Петушок идет, красно солнышко несет! – вспоминается бабушке, как Петька пел, часто-часто вспоминает она Петьку, Петушка своего. И тихо рассказывает, так тихо, будто спят в комнате или болен кто и боится она разбудить, потревожить голосом своим, все рассказывает и о индюшке, и о яйце чудесном, о петушке индейском, о Разбойнике, и как строила она с Петькой заставу на Сухаревке, и как вернули ей Петьку с разорванной грудью, пробитым сердцем, окоченелого, и картуз Петькин с козырьком лаковым...

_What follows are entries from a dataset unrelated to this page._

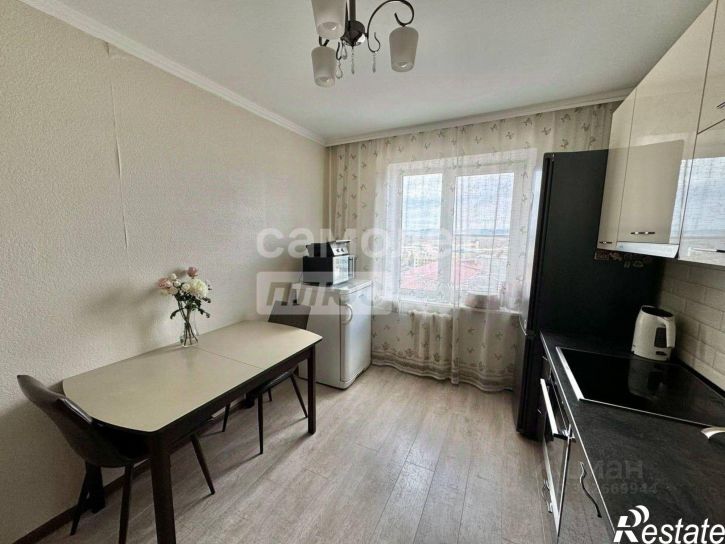 3-комн квартира Чита г., Центральный, Шилова ул.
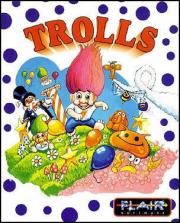 Cover von Trolls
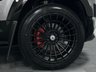 USED 2021 21 LAND ROVER DEFENDER 90 D200 Hard Top 3.0 MHEV Auto [URBAN] ( 200 bhp ) LOW MILEAGE... 3 SEAT... STUNNING...
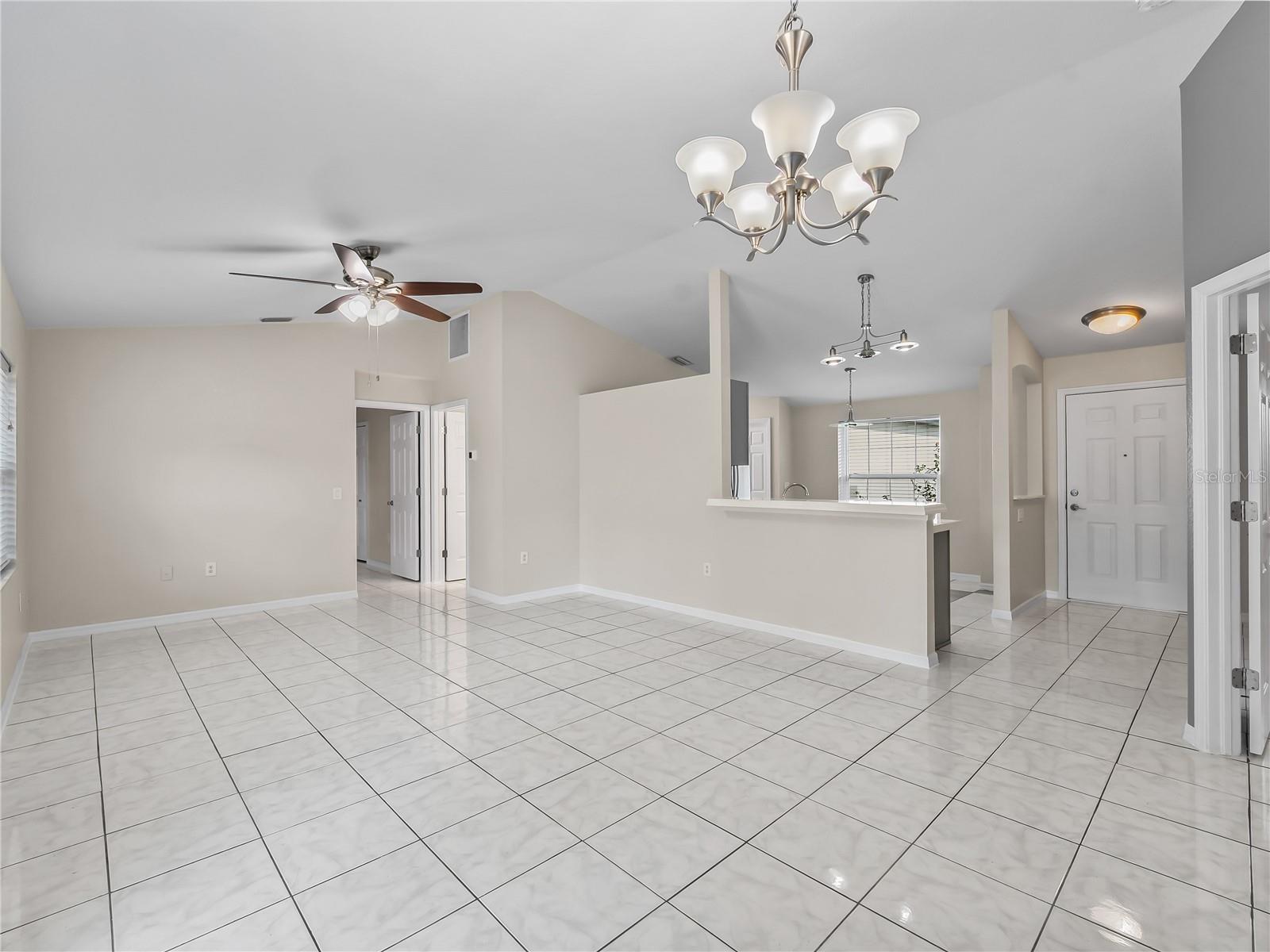 PORT CHARLOTTE SUB 51 - Residential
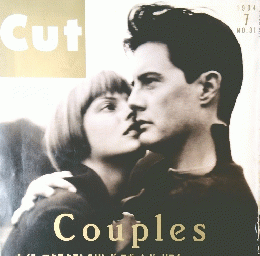 Cut Couples　1994年7月号　NO.31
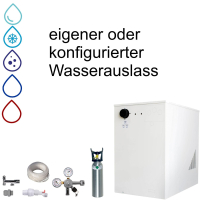 KONFIGURATOR - Wassersprudler BieTal® BT-30U...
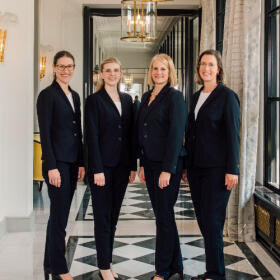 Human Resources Team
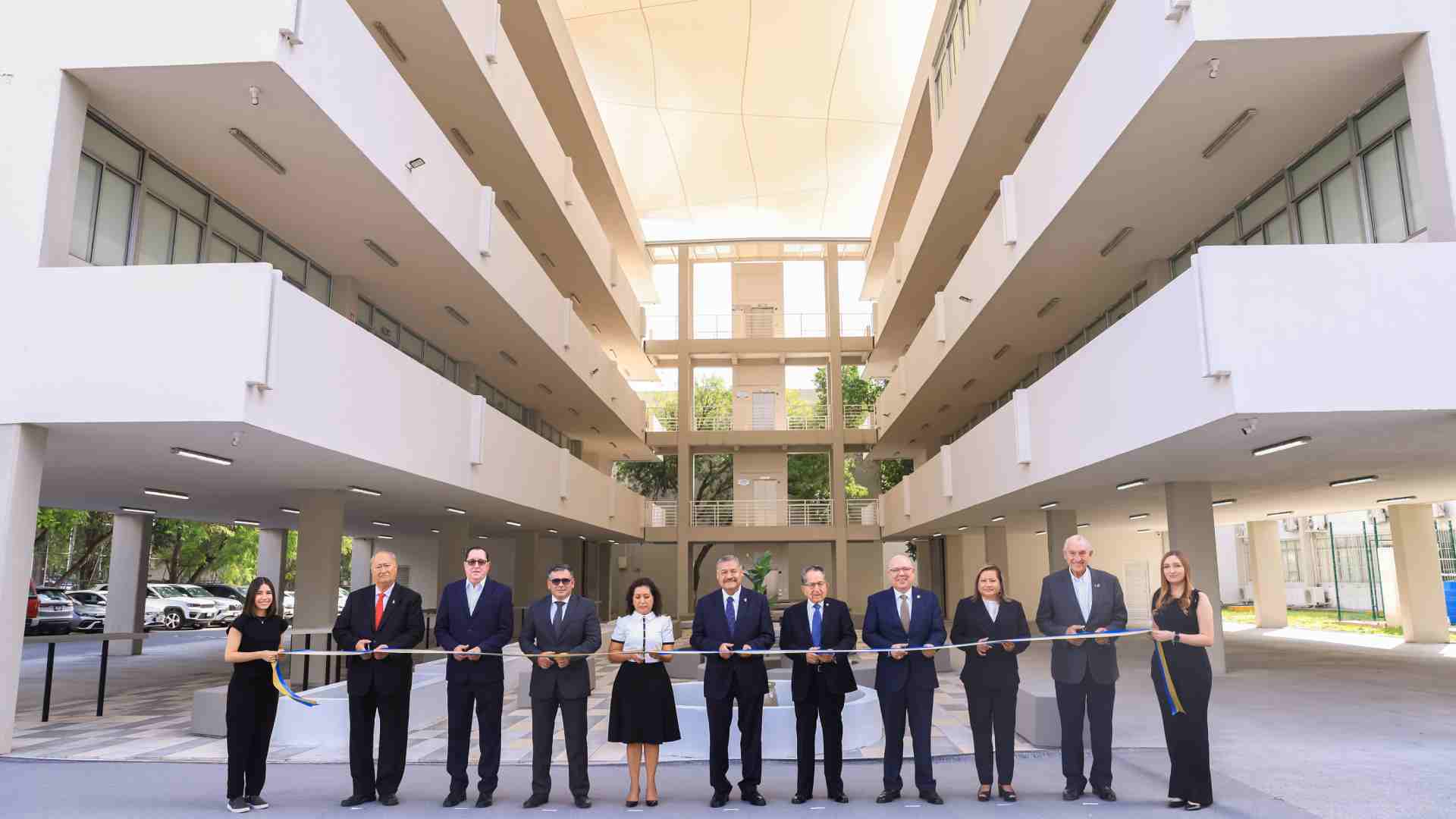 Reconocen visión ética y humanista de la Facultad de Enfermería en su 110 aniversario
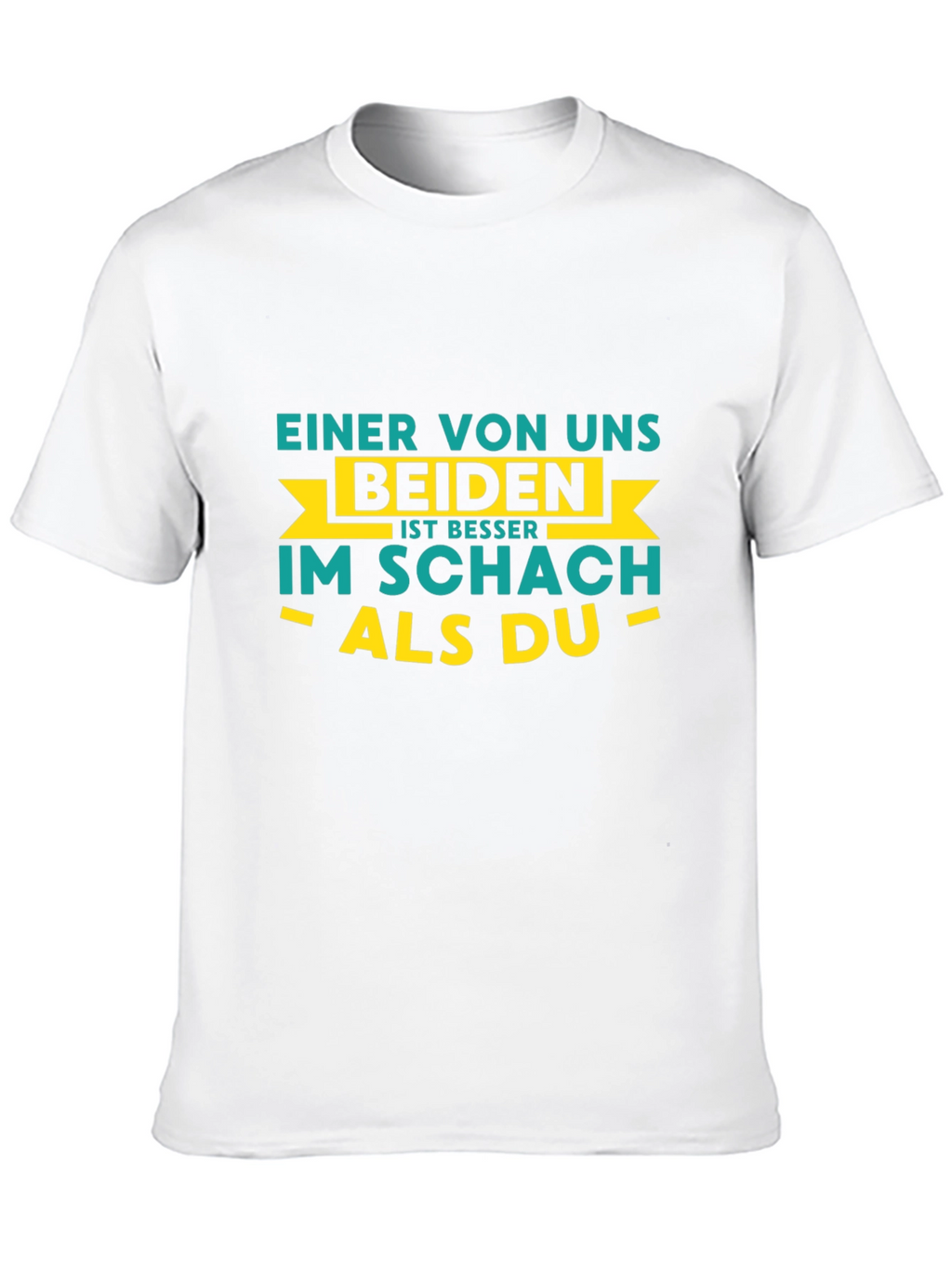 Einer Von Uns T-Shirt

– Пошла я, батюшка, – тихо, еще тише, рассказывала бабушка, – пошла я свечечку поставить Божьей Матери обидяющей, хочу поставить, а рука не подымается, – и подымала бабушка свою трясущуюся руку, но опускалась рука, это обида безвинная, горькая, смертельная опускала ей руку, горечью темнила глаза ей, и рука тряслась, все подняться хотела и не давалась, а синие пустые жилы крепко напруживались, крепко сжимались сухие пальцы, это сжимала она свечечку Богородице обидяющей, Матери Божией, которая обиды принимает безвинные, горькие, смертельные, все... – и поставила! – бабушка кивала головой и уж легко подымала руку так... у чудотворцев московских, у Максима блаженного, Василия блаженного, Иоанна юродивого так руки, молебно подняты, и рука не тряслась, это свечку держала она, свой горящий, неугасимый огонек, сжигающий в сердце последнюю, безвинную, горькую, смертельную обиду, и глаза ее тихо теплились, это вера светилась в глазах ее крепкая, нерушимая, доносящая до последних дней свечечку, огонек святой через все беды, через всякую напасть, через все лишения, когда уж все отнято: петушок индейский, Петька, Петушок.